In Deutschland infizierte sich zuletzt 1990 ein Mensch mit dem Poliovirus, die letzten eingeschleppten Infektionen registrierte das RKI 1992. Kein Grund, um sich auszuruhen, mahnt RKI-Expertin Keeren: „Die WHO schätzt das Risiko einer Wiedereinschleppung für Deutschland derzeit als intermediär ein, weil die Durchimpfungsrate bundesweit bei 93,9 Prozent liegt, also 1,1 Prozentpunkte unter dem von der WHO ausgegebenen Ziel von mindestens 95 Prozent.“

Baden-Württemberg als Sorgenkind

Sorgen, ergänzt Sabine Diedrich, bereite derzeit vor allem Baden-Württemberg, wo im Schnitt nur neun von zehn Kindern über einen ausreichenden Impfschutz verfügten. „Die Geflüchteten sind im Übrigen nicht das Problem. In einer bundesweiten Untersuchung haben wir in den Stuhlproben von Migranten kein einziges Poliowildvirus nachgewiesen. Asylbewerber aus Polio-Risiko-Ländern sind nicht schlechter geimpft als die Bevölkerung hierzulande.“

Nachdem Poliowildviren vom Typ 2 seit 2015 als ausgerottet gelten, wurde der trivalente, oral zu verabreichende Polioimpfstoff (tOPV) seit April 2016 durch den bivalenten Polioimpfstoff (bOPV) ersetzt, der nur noch die Serotypen 1 und 3 enthält.
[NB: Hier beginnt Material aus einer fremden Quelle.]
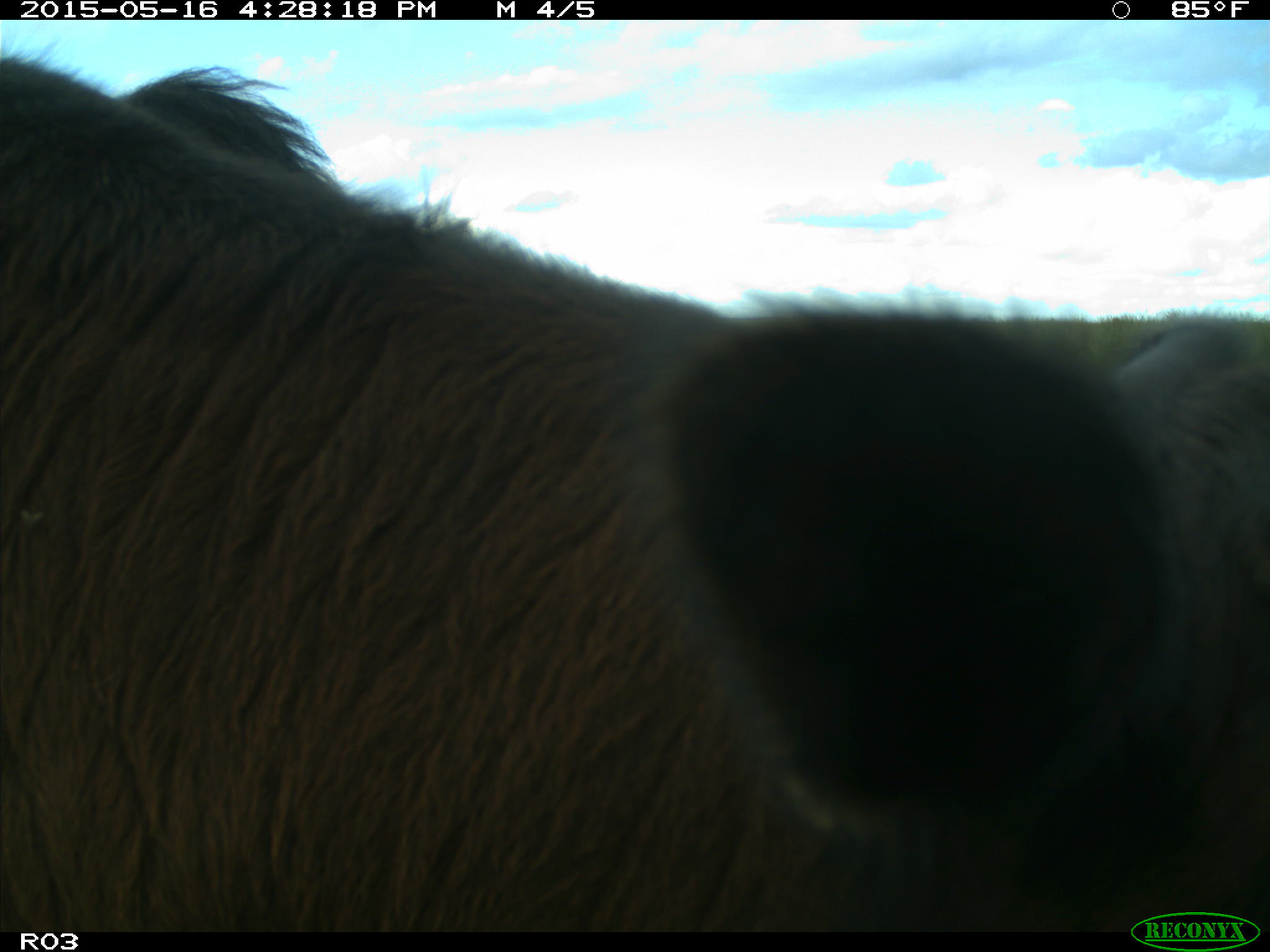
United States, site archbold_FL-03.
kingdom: Animalia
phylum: Chordata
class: Mammalia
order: Artiodactyla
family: Bovidae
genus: Bos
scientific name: Bos taurus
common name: domestic cow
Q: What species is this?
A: Bos taurus (domestic cow).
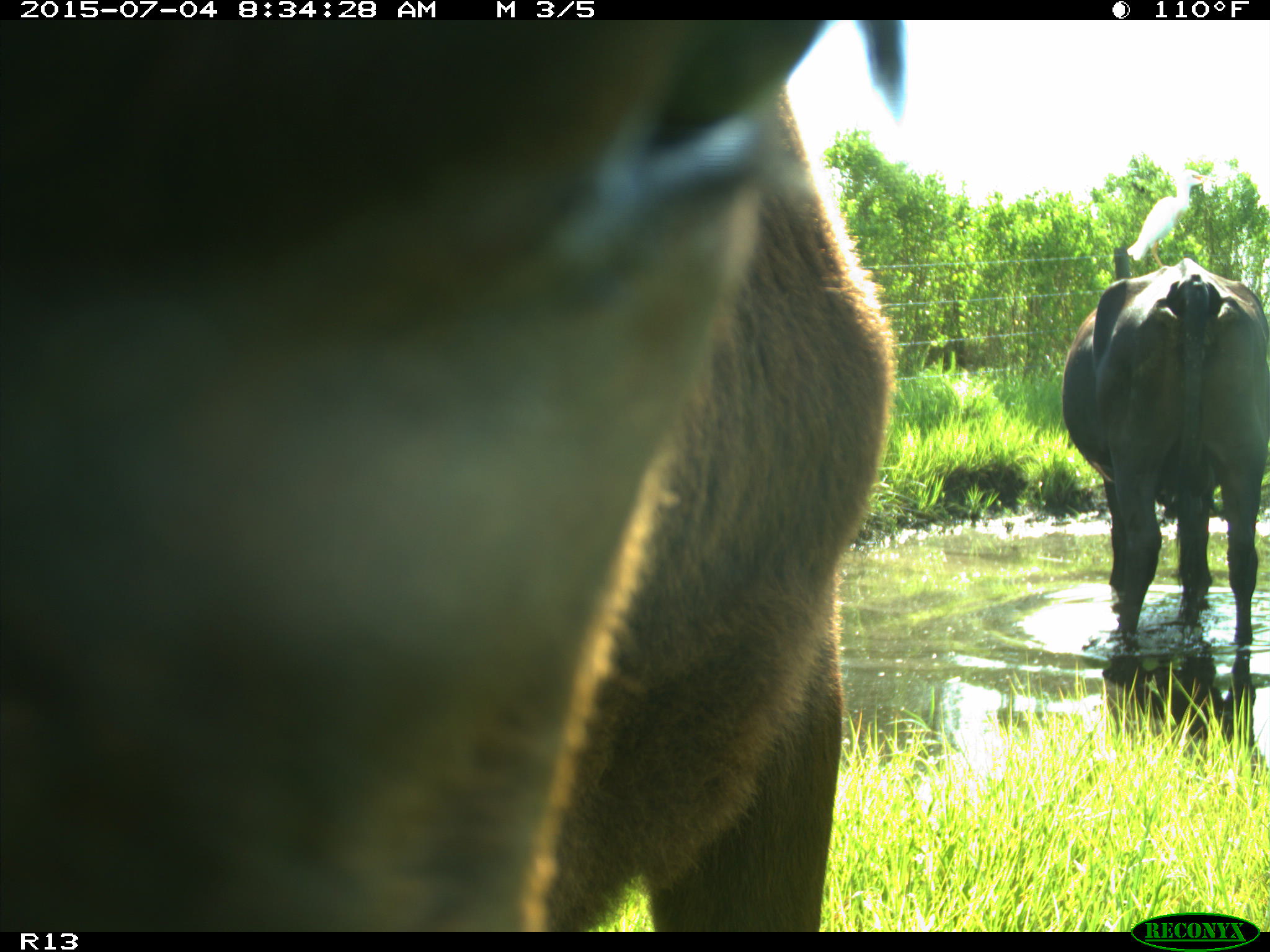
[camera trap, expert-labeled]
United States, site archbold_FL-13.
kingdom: Animalia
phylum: Chordata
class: Mammalia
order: Artiodactyla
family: Bovidae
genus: Bos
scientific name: Bos taurus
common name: domestic cow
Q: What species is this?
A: Bos taurus (domestic cow).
Um den Schutz gegen alle drei Serotypen aufrechtzuerhalten, sollte mindestens eine Dosis des inaktivierten Polioimpfstoffs (IPV) verabreicht werden. Nach der Umstellung kam es anfangs zu IPV-Lieferengpässen, weshalb auch in Nachbarländern Europas (Tadschikistan, Turkmenistan, Usbekistan, Kirgisien, Republik Moldau) zeitweise nicht gegen Poliovirus Typ 2 geimpft werden konnte.

Solche Impflücken, warnen die Expertinnen vom RKI, könnten schnell zu neuen Ausbrüchen führen und vergrößerten auch die Gefahr einer Wiedereinschleppung.